Caixin Media’s main Chinese-language service is setting a trend as the nation’s first major media to try a subscription model, hoping to follow in the steps of major Western publications like the New York Times in search of a new business model for the 21st century.

Industry observers applauded the effort, as China attempts to shed its image as a land of copycats and become a country with a stronger respect for copyrights and intellectual property. But they also pointed out that Caixin Chinese, a sister publication of Caixin Global, could face more difficulties winning subscribers than its Western peers due to the nation’s rampant copyright violations.

“I think this is a fairly risky business model for a local media company in China because Chinese consumers and businesses may not be prepared to pay money for this kind of news and information,” said Clemence Poon, director of the financial journalism program in the Journalism Department of Hong Kong Baptist University. “The New York Times, Wall Street Journal and Financial Times are different because they are renowned foreign media.”

Caixin formally rolled out its subscriber model this week, charging readers for some of its exclusive articles in plans starting at 498 yuan ($75) per year. Founded in 2009, the company has earned a reputation as one of China’s leading business publications and is known for breaking news on policy-related issues and some of China’s more-opaque major companies like Anbang Insurance Group. Caixin Global previously launched a paid subscriber service in the spring.

The company is also one of China’s most aggressive media in defending its intellectual property, and has taken on the likes of major Chinese news sites, including Sina Corp. and Sohu Inc., with legal action. With its new subscriber model, Caixin is hoping to imitate the success of Western media like the New York Times, which passed a major milestone in 2015 when it signed up its 1 millionth digital subscriber more than four years after launching the model.

“Caixin is a quality, professional news benchmark in China, and its strategy of going to a paid subscriber model is experimental and innovative,” said Zhang Zhi’an, dean of the journalism school at Sun Yat-sen University in Guangzhou. “If serious news can get returns through this kind of digital subscriber model, that would be a happy thing, representing not only demand for paid content but also a certain kind of acknowledgment from society.”

The strategy will face two major challenges, said Dou Fengchang, an associate professor in the journalism school at Fudan University in Shanghai.

“Caixin is able to put out high quality content, but will it be able to get readers to part with their money?” he said. “Second is the problem of copyright protection. In this instance, Caixin has already made its position known.
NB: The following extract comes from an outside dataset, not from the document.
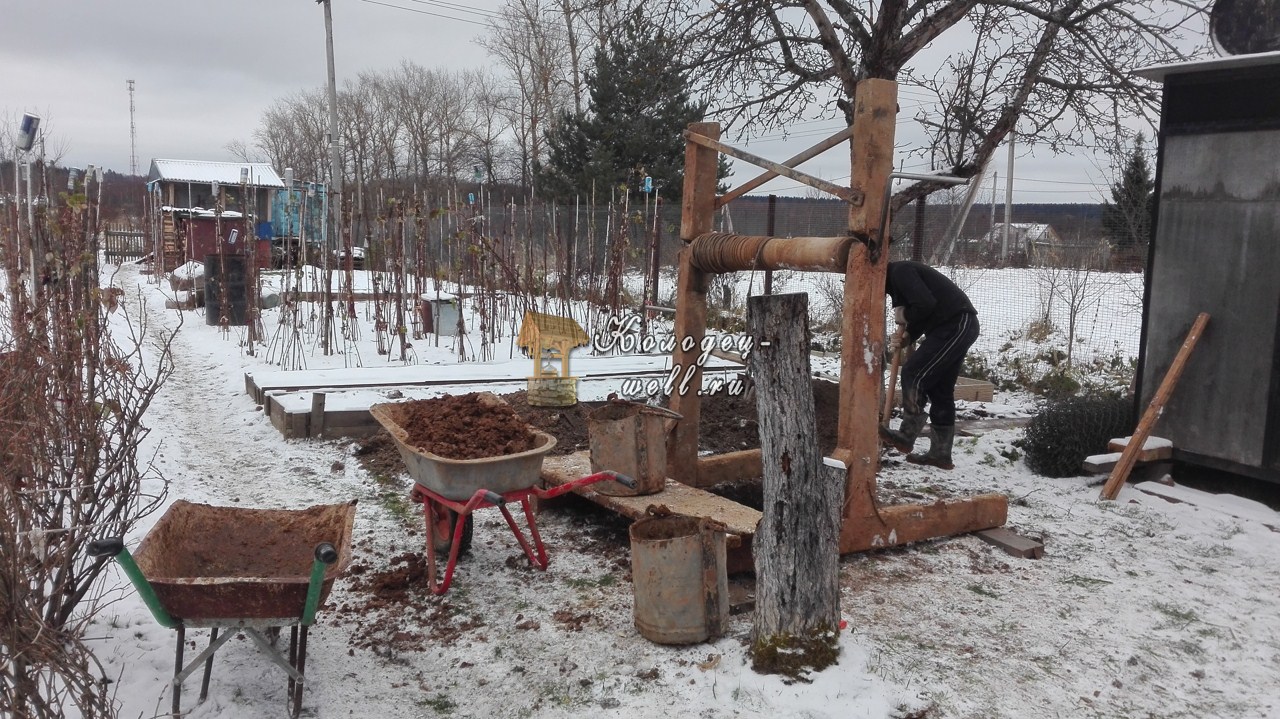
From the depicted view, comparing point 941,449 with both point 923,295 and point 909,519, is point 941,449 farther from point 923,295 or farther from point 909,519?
point 909,519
But China’s internet is already a place where most things are free, and the cost of illegal copying isn’t high.”

China Business News, one of Caixin’s chief rivals, has no plans to follow suit by rolling out its own paid subscriber model, Managing Editor Yang Yudong said.

“The big issue is whether or not content alone is enough to get users to pay,” he said. “At the moment, Chinese financial media are not quite there yet, and the first goal is to significantly raise the quality of reporting.”